**CHALLENGE**
Reproduce the entire listing below word for word, from its first line to its last.

[Stored dataset items]
◆ ◆ ◆ ◆ ◆ ◆ ◆

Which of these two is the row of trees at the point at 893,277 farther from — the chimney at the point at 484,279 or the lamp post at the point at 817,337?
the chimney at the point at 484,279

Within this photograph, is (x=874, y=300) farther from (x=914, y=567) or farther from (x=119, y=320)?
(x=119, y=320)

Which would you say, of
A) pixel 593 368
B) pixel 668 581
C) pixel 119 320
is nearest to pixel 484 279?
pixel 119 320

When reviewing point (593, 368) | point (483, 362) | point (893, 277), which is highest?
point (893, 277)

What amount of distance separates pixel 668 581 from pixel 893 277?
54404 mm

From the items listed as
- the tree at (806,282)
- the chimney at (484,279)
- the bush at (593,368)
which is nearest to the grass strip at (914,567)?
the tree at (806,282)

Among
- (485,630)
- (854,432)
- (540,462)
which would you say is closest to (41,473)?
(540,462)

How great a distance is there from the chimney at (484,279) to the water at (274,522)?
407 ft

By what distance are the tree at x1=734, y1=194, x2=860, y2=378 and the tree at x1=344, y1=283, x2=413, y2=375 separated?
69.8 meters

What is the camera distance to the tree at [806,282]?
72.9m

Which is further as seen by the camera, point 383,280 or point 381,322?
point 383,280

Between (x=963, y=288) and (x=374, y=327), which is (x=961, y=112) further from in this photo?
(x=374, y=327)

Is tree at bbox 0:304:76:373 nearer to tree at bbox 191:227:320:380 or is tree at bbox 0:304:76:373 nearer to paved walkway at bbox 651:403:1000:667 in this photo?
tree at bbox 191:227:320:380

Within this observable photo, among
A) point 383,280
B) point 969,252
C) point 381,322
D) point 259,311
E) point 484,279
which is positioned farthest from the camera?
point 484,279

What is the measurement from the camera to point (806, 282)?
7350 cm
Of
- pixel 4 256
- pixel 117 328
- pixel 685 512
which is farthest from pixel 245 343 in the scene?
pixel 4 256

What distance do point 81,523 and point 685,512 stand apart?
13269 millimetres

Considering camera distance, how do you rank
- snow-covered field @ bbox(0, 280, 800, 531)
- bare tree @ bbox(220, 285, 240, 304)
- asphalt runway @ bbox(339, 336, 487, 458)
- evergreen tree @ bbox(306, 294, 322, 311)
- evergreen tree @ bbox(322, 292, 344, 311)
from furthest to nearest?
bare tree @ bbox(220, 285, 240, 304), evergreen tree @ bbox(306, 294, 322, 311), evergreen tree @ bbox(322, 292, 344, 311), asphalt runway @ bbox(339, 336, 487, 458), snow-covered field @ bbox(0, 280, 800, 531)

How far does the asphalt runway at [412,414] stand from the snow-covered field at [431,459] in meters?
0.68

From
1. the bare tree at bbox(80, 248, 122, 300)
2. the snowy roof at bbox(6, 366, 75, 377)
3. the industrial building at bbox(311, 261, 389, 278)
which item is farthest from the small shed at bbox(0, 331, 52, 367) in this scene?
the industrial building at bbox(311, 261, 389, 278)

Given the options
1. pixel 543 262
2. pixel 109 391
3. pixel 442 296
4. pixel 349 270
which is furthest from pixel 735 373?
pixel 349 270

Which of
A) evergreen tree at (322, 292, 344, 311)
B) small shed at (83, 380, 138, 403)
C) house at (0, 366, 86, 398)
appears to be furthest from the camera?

◆ ◆ ◆ ◆ ◆ ◆ ◆

**TASK RESPONSE**
Which of these two is the row of trees at the point at 893,277 farther from — the chimney at the point at 484,279 or the lamp post at the point at 817,337?
the chimney at the point at 484,279

Within this photograph, is (x=874, y=300) farther from (x=914, y=567) or farther from (x=119, y=320)?
(x=119, y=320)

Which would you say, of
A) pixel 593 368
B) pixel 668 581
C) pixel 119 320
is nearest to pixel 484 279?
pixel 119 320

When reviewing point (593, 368) | point (483, 362) | point (893, 277), which is highest?
point (893, 277)

What amount of distance separates pixel 668 581 from pixel 893 277?
54404 mm

From the items listed as
- the tree at (806,282)
- the chimney at (484,279)
- the bush at (593,368)
which is nearest to the grass strip at (914,567)?
the tree at (806,282)

Among
- (485,630)
- (854,432)
- (540,462)
which would you say is closest to (41,473)?
(540,462)

How great a distance is there from the chimney at (484,279) to the water at (274,522)?
407 ft

By what distance are the tree at x1=734, y1=194, x2=860, y2=378 and the tree at x1=344, y1=283, x2=413, y2=375 separated?
69.8 meters

What is the camera distance to the tree at [806,282]?
72.9m

Which is further as seen by the camera, point 383,280 or point 381,322?
point 383,280

Between (x=963, y=288) and (x=374, y=327), which is (x=961, y=112) further from in this photo?
(x=374, y=327)

Is tree at bbox 0:304:76:373 nearer to tree at bbox 191:227:320:380 or is tree at bbox 0:304:76:373 nearer to paved walkway at bbox 651:403:1000:667 in this photo?
tree at bbox 191:227:320:380

Within this observable photo, among
A) point 383,280
B) point 969,252
C) point 381,322
D) point 259,311
E) point 484,279
which is positioned farthest from the camera?
point 484,279

What is the measurement from the camera to point (806, 282)?
7350 cm
Of
- pixel 4 256
- pixel 117 328
- pixel 685 512
which is farthest from pixel 245 343 in the scene?
pixel 4 256

What distance do point 81,523 and point 685,512 stand apart?
13269 millimetres

Considering camera distance, how do you rank
- snow-covered field @ bbox(0, 280, 800, 531)
- bare tree @ bbox(220, 285, 240, 304)
- asphalt runway @ bbox(339, 336, 487, 458)
- evergreen tree @ bbox(306, 294, 322, 311)
- evergreen tree @ bbox(322, 292, 344, 311)
from furthest to nearest?
bare tree @ bbox(220, 285, 240, 304), evergreen tree @ bbox(306, 294, 322, 311), evergreen tree @ bbox(322, 292, 344, 311), asphalt runway @ bbox(339, 336, 487, 458), snow-covered field @ bbox(0, 280, 800, 531)

How far does the asphalt runway at [412,414] stand from the snow-covered field at [431,459] in meters?
0.68

From
1. the bare tree at bbox(80, 248, 122, 300)
2. the snowy roof at bbox(6, 366, 75, 377)
3. the industrial building at bbox(311, 261, 389, 278)
which item is farthest from the small shed at bbox(0, 331, 52, 367) in this scene?
the industrial building at bbox(311, 261, 389, 278)

Given the options
1. pixel 543 262
2. pixel 109 391
3. pixel 442 296
4. pixel 349 270
which is furthest from pixel 735 373?
pixel 349 270

Which of
A) evergreen tree at (322, 292, 344, 311)
B) small shed at (83, 380, 138, 403)
C) house at (0, 366, 86, 398)
appears to be furthest from the camera?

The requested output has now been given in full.